Blue toned macro background texture of broken ice

We are paraphrasing with the headline, but the message from Lui Aili, President of China Telecom was very simple; evolve from a consumer focused business or struggle.

To demonstrate this message, Aili used a bowl of soup as an example. At the beginning the bowl of soup is full, but every time it is nudged a little spills out. Keeping the bowl steady is impossible, therefore the volume of soup will always be decreasing. The volume of soup is the total revenues in the telco industry, while the nudging of the bowl is the constant battle for consumer subscriptions.

In China, mobile subscriptions already exceed 100% of the population. It is an incredibly saturated market, with little room to grow. There might be more consumers entering into the dual-SIM lifestyle, but this is already a trend which has been developing for some time. Relating this back to the analogy, the bowl is unlikely to get any bigger any time soon, therefore the volume of soup is also unlikely to increase.

This is the challenge with the consumer facing business. Every time a telco steals a customer (nudges the bowl), the monthly subscription of that user also decreases. When this happens numerous times, the total amount of revenue in the industry gradually decreases (soup spills out of the bowl). Undercutting current providers is the primary way in which telcos gain new subscriptions, and it does not look like there is grounds to justify an increase in ARPU right now. This might change with the introduction of 5G subscriptions, but that remains to be seen.

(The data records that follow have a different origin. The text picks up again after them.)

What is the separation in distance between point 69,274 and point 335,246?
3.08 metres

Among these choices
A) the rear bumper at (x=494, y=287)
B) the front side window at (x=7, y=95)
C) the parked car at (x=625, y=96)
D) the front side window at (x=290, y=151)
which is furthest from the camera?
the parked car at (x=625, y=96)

This is one challenge for the industry, the total revenues are getting smaller, but parallel to this, the demands of the consumer are also increasing. Aili points to global trends of increased data consumption as a worrying sign. Delivering on these expectations, limitless data tariffs are starting to become the norm nowadays, is an expensive business. With this in mind, focusing on the consumer connectivity business is a slow erosion of revenues.

The ambition of China Telecom is a simply one; as it stands it owns the pipeline of connectivity, but the future is all about owning the platform and content as well. In the household, this looks like delivering connectivity, but also the smart home platform which manages applications and products, but also content in the entertainment world. While it might seem like a simple point to make, there still are telcos out there striving to dominate consumer connectivity alone; with the soup bowl gradually emptying, and increasingly becoming more expensive to maintain, should this be deemed a sensible business model?

China Telecom doesn’t want to be a telco anymore, the ambition here is to be an intelligent services company, sounding very similar to cousins in the OTT world.


One comment

  1. rwakelin 27/06/2018 @ 6:53 pm

    I think there is an alternative use for the Bowl of Soup analogy.

    The Bowl is not so much nudged but is oscillating all on it’s own. This movement of the Bowl equates to the variable quality of the service being given to customers.

    The Soup spillage is customers churning to a competitor network because they are not satisfied with the quality of the current provider.

    Yes, price can be used to compete but why not sustain your price and provide a better service?